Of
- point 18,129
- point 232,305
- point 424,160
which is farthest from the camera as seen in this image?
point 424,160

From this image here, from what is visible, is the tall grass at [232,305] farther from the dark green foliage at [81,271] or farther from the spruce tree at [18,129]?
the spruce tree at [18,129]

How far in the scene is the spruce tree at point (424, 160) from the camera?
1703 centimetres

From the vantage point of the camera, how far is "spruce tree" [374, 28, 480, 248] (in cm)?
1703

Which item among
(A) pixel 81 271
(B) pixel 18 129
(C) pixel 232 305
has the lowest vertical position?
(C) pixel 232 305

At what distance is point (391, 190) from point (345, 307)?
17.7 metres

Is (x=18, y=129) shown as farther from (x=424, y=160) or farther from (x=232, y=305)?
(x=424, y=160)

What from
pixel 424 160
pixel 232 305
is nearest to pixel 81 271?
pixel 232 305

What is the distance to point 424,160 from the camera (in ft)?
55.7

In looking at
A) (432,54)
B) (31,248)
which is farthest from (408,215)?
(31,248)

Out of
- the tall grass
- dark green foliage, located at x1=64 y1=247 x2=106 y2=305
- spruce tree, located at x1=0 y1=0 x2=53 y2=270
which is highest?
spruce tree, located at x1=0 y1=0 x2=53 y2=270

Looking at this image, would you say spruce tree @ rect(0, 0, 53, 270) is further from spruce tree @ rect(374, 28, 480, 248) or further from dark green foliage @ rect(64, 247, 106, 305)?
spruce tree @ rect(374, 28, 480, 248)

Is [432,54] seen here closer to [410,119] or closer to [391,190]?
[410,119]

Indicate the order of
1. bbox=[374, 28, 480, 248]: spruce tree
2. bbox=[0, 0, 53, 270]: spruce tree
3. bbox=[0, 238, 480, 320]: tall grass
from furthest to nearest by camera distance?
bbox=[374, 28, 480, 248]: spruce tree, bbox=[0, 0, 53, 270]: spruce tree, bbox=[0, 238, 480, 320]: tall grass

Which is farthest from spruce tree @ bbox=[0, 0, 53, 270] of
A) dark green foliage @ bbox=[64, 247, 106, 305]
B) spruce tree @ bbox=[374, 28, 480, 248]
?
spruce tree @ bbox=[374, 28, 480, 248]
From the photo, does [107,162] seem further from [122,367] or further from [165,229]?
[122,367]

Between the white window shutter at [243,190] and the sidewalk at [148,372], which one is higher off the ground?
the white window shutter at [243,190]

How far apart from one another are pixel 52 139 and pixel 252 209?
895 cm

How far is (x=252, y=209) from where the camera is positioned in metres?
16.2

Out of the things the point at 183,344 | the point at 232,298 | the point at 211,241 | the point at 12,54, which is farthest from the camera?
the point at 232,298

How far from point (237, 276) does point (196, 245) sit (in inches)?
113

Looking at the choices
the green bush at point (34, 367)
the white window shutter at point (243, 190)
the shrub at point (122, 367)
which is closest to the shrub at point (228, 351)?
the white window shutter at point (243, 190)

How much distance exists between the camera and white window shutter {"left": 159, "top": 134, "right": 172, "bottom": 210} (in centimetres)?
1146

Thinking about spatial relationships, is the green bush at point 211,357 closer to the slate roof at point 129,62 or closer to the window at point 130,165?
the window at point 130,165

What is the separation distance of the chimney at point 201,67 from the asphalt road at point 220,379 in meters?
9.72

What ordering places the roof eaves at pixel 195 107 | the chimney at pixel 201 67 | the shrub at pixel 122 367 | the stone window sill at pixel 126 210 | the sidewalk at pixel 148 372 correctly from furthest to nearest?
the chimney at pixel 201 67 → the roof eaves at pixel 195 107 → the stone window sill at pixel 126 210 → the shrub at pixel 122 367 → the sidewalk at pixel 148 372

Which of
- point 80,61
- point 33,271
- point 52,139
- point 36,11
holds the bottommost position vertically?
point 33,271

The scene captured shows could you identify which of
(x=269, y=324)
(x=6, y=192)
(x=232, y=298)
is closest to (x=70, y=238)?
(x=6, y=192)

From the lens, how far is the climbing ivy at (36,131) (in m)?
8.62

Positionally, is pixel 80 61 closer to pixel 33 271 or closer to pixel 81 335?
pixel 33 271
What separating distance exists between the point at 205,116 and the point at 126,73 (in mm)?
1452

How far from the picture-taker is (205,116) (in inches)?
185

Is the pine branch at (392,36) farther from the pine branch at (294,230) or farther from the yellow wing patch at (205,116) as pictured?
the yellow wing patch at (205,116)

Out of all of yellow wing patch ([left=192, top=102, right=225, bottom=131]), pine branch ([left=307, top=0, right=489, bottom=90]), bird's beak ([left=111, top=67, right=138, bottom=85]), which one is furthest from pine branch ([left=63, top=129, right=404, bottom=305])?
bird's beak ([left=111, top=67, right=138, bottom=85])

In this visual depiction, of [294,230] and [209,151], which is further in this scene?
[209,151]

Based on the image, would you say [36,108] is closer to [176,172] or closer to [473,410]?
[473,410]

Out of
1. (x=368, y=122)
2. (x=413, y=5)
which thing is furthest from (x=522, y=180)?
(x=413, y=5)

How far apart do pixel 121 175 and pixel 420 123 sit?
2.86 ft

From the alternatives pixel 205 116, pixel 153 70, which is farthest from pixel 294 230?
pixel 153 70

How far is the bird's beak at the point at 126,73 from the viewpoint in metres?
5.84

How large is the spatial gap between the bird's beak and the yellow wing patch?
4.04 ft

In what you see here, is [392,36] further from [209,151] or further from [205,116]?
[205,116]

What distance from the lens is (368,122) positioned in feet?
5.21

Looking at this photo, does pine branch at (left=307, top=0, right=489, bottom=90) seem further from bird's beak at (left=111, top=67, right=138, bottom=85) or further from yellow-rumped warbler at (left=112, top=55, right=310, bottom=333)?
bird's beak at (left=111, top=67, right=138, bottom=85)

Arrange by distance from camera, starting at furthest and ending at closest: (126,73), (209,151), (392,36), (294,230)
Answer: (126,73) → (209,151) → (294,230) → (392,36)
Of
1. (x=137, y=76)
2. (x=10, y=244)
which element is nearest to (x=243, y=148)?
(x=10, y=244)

..............................

§ Short task
Copy out all of the material above word for word, keeping every line as it stands.

§ Expected answer
Of
- point 18,129
- point 232,305
- point 424,160
which is farthest from the camera as seen in this image?
point 424,160

From this image here, from what is visible, is the tall grass at [232,305] farther from the dark green foliage at [81,271] or farther from the spruce tree at [18,129]?
the spruce tree at [18,129]

How far in the scene is the spruce tree at point (424, 160) from the camera?
1703 centimetres

From the vantage point of the camera, how far is "spruce tree" [374, 28, 480, 248] (in cm)?
1703

Which item among
(A) pixel 81 271
(B) pixel 18 129
(C) pixel 232 305
has the lowest vertical position?
(C) pixel 232 305

At what distance is point (391, 190) from point (345, 307)?
17.7 metres

Is (x=18, y=129) shown as farther from (x=424, y=160) or farther from (x=232, y=305)?
(x=424, y=160)

What from
pixel 424 160
pixel 232 305
is nearest to pixel 81 271?
pixel 232 305

What is the distance to point 424,160 from the camera (in ft)?
55.7

In looking at
A) (432,54)
B) (31,248)
which is farthest from (408,215)?
(31,248)

Out of
- the tall grass
- dark green foliage, located at x1=64 y1=247 x2=106 y2=305
- spruce tree, located at x1=0 y1=0 x2=53 y2=270
which is highest?
spruce tree, located at x1=0 y1=0 x2=53 y2=270

Looking at this image, would you say spruce tree @ rect(0, 0, 53, 270) is further from spruce tree @ rect(374, 28, 480, 248) or further from dark green foliage @ rect(64, 247, 106, 305)?
spruce tree @ rect(374, 28, 480, 248)

Is [432,54] seen here closer to [410,119] or closer to [391,190]?
[410,119]

Indicate the order of
1. bbox=[374, 28, 480, 248]: spruce tree
2. bbox=[0, 0, 53, 270]: spruce tree
3. bbox=[0, 238, 480, 320]: tall grass
from furthest to nearest by camera distance?
bbox=[374, 28, 480, 248]: spruce tree, bbox=[0, 0, 53, 270]: spruce tree, bbox=[0, 238, 480, 320]: tall grass

Which is farthest from spruce tree @ bbox=[0, 0, 53, 270] of
A) dark green foliage @ bbox=[64, 247, 106, 305]
B) spruce tree @ bbox=[374, 28, 480, 248]
?
spruce tree @ bbox=[374, 28, 480, 248]
From the photo, does [107,162] seem further from [122,367] or further from [165,229]?
[122,367]

Between the white window shutter at [243,190] and the sidewalk at [148,372], which one is higher off the ground?
the white window shutter at [243,190]

How far apart from one another are pixel 52 139 and pixel 252 209?
895 cm

How far is (x=252, y=209) from where the camera is positioned in metres?
16.2

Out of the things the point at 183,344 | the point at 232,298 | the point at 211,241 | the point at 12,54, which is farthest from the camera?
the point at 232,298

How far from point (237, 276) does point (196, 245) sit (in inches)?
113

Looking at the choices
the green bush at point (34, 367)
the white window shutter at point (243, 190)
the shrub at point (122, 367)
which is closest to the shrub at point (228, 351)?
the white window shutter at point (243, 190)

How much distance exists between the camera and white window shutter {"left": 159, "top": 134, "right": 172, "bottom": 210} (in centimetres)?
1146

Thinking about spatial relationships, is the green bush at point 211,357 closer to the slate roof at point 129,62 or closer to the window at point 130,165?
the window at point 130,165

What is the separation distance of the chimney at point 201,67 from the asphalt road at point 220,379 in meters?
9.72

What ordering places the roof eaves at pixel 195 107 | the chimney at pixel 201 67 | the shrub at pixel 122 367 | the stone window sill at pixel 126 210 | the sidewalk at pixel 148 372 correctly from furthest to nearest?
the chimney at pixel 201 67 → the roof eaves at pixel 195 107 → the stone window sill at pixel 126 210 → the shrub at pixel 122 367 → the sidewalk at pixel 148 372

Which of
- point 80,61
- point 33,271
- point 52,139
- point 36,11
holds the bottommost position vertically?
point 33,271

The scene captured shows could you identify which of
(x=269, y=324)
(x=6, y=192)
(x=232, y=298)
is closest to (x=70, y=238)?
(x=6, y=192)

From the lens, how far is the climbing ivy at (36,131) (in m)?
8.62

Positionally, is pixel 80 61 closer to pixel 33 271 or closer to pixel 81 335?
pixel 33 271
What separating distance exists between the point at 205,116 and the point at 126,73 (in mm)?
1452

How far from the picture-taker is (205,116) (in inches)?
185

Is the pine branch at (392,36) farther from the pine branch at (294,230) or farther from the yellow wing patch at (205,116) as pictured?
the yellow wing patch at (205,116)

Out of all of yellow wing patch ([left=192, top=102, right=225, bottom=131]), pine branch ([left=307, top=0, right=489, bottom=90]), bird's beak ([left=111, top=67, right=138, bottom=85]), which one is furthest from pine branch ([left=63, top=129, right=404, bottom=305])?
bird's beak ([left=111, top=67, right=138, bottom=85])

In this visual depiction, of [294,230] and [209,151], which is further in this scene?
[209,151]

Based on the image, would you say [36,108] is closer to [176,172] or closer to [473,410]?
[473,410]

Out of
1. (x=368, y=122)
2. (x=413, y=5)
which thing is furthest from (x=522, y=180)?
(x=413, y=5)

How far apart do pixel 121 175 and pixel 420 123 sit?
2.86 ft

From the alternatives pixel 205 116, pixel 153 70, which is farthest from pixel 294 230?
pixel 153 70

How far is the bird's beak at the point at 126,73 from the viewpoint in metres?
5.84

How large is the spatial gap between the bird's beak and the yellow wing patch?
4.04 ft

In what you see here, is [392,36] further from [209,151] or further from [205,116]?
[205,116]

What distance from the lens is (368,122) positioned in feet?
5.21

Looking at this photo, does pine branch at (left=307, top=0, right=489, bottom=90) seem further from bird's beak at (left=111, top=67, right=138, bottom=85) or further from yellow-rumped warbler at (left=112, top=55, right=310, bottom=333)?
bird's beak at (left=111, top=67, right=138, bottom=85)

Arrange by distance from camera, starting at furthest and ending at closest: (126,73), (209,151), (392,36), (294,230)
Answer: (126,73) → (209,151) → (294,230) → (392,36)
Of
1. (x=137, y=76)
2. (x=10, y=244)
which element is nearest to (x=243, y=148)?
(x=10, y=244)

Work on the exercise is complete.